* [TENTANG TUGAS INI]
Salin utuh teks pilihan tentang sang ibu di bawah ini tanpa mengubah satu huruf pun.

Friday, May 4, 2007

Perempuan itu adalah ibuku....

Perempuan itu masih tetap bekerja melayani para pembeli. Tak sedikit pun terlihat rona lelah apalagi keluh. Nampaknya lelah dan keluh tak ia simpan dalam kosa kata kehidupannya. Meski ia berjualan, untung rugi tak pernah singgah di pikirannya. Baginya berjualan bukanlah arena bisnis untuk meraup untung. Arena itu ia gunakan untuk bertegur sapa dan bercengkrama dengan sesama. Dari logika ekonomi, sungguh perilaku itu sangat keliru. Bahkan tolol. Tapi dari logika sosial, …ah menjadi takjub aku dibuatnya.

Perempuan itu tidaklah pintar. Sekolah yang ia kenyam hanyalah sampai tingkat SR (Sekolah Rakyat). Itu pun tidak ia tuntaskan. Sangat sedikit ia tahu tentang sesuatu. Tetapi ia pandai membuat orang lain lancar dalam urusannya meski untuk itu ia harus mengeluarkan energi dan materi. Tak pernah ia meminta balas. Harap memang ada. Tapi nampaknya ia bukanlah tujuan utama. Baginya, hadir dan mengalir bersama orang lain menjadi kenikmatan dalam ukurannya sendiri. Ia memang memiliki rumus hidup yang tak dapat ditiru dan dilakukan orang lain.

* [SEGMEN DATA]

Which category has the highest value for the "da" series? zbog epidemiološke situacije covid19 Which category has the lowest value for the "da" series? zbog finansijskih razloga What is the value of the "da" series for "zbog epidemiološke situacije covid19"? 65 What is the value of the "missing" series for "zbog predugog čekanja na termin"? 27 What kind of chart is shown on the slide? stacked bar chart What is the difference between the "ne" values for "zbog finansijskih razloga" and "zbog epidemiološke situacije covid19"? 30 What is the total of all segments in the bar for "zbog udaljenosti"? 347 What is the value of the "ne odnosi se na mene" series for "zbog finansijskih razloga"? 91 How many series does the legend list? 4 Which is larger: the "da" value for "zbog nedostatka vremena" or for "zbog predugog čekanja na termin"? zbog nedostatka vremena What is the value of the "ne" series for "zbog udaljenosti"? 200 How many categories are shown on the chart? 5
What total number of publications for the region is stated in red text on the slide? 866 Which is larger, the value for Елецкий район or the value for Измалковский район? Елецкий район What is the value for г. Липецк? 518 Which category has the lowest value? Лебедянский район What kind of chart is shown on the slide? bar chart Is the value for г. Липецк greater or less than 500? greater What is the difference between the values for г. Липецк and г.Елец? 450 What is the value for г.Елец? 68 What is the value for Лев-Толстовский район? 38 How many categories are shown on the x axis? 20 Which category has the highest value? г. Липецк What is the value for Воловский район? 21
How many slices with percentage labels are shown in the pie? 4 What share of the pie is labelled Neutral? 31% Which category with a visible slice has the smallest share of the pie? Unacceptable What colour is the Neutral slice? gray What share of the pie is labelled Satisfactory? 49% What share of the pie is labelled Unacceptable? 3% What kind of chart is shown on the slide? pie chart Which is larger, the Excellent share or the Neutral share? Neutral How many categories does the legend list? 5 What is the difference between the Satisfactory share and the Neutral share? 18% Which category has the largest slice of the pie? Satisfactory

* [HASIL TUGAS]
Friday, May 4, 2007

Perempuan itu adalah ibuku....

Perempuan itu masih tetap bekerja melayani para pembeli. Tak sedikit pun terlihat rona lelah apalagi keluh. Nampaknya lelah dan keluh tak ia simpan dalam kosa kata kehidupannya. Meski ia berjualan, untung rugi tak pernah singgah di pikirannya. Baginya berjualan bukanlah arena bisnis untuk meraup untung. Arena itu ia gunakan untuk bertegur sapa dan bercengkrama dengan sesama. Dari logika ekonomi, sungguh perilaku itu sangat keliru. Bahkan tolol. Tapi dari logika sosial, …ah menjadi takjub aku dibuatnya.

Perempuan itu tidaklah pintar. Sekolah yang ia kenyam hanyalah sampai tingkat SR (Sekolah Rakyat). Itu pun tidak ia tuntaskan. Sangat sedikit ia tahu tentang sesuatu. Tetapi ia pandai membuat orang lain lancar dalam urusannya meski untuk itu ia harus mengeluarkan energi dan materi. Tak pernah ia meminta balas. Harap memang ada. Tapi nampaknya ia bukanlah tujuan utama. Baginya, hadir dan mengalir bersama orang lain menjadi kenikmatan dalam ukurannya sendiri. Ia memang memiliki rumus hidup yang tak dapat ditiru dan dilakukan orang lain.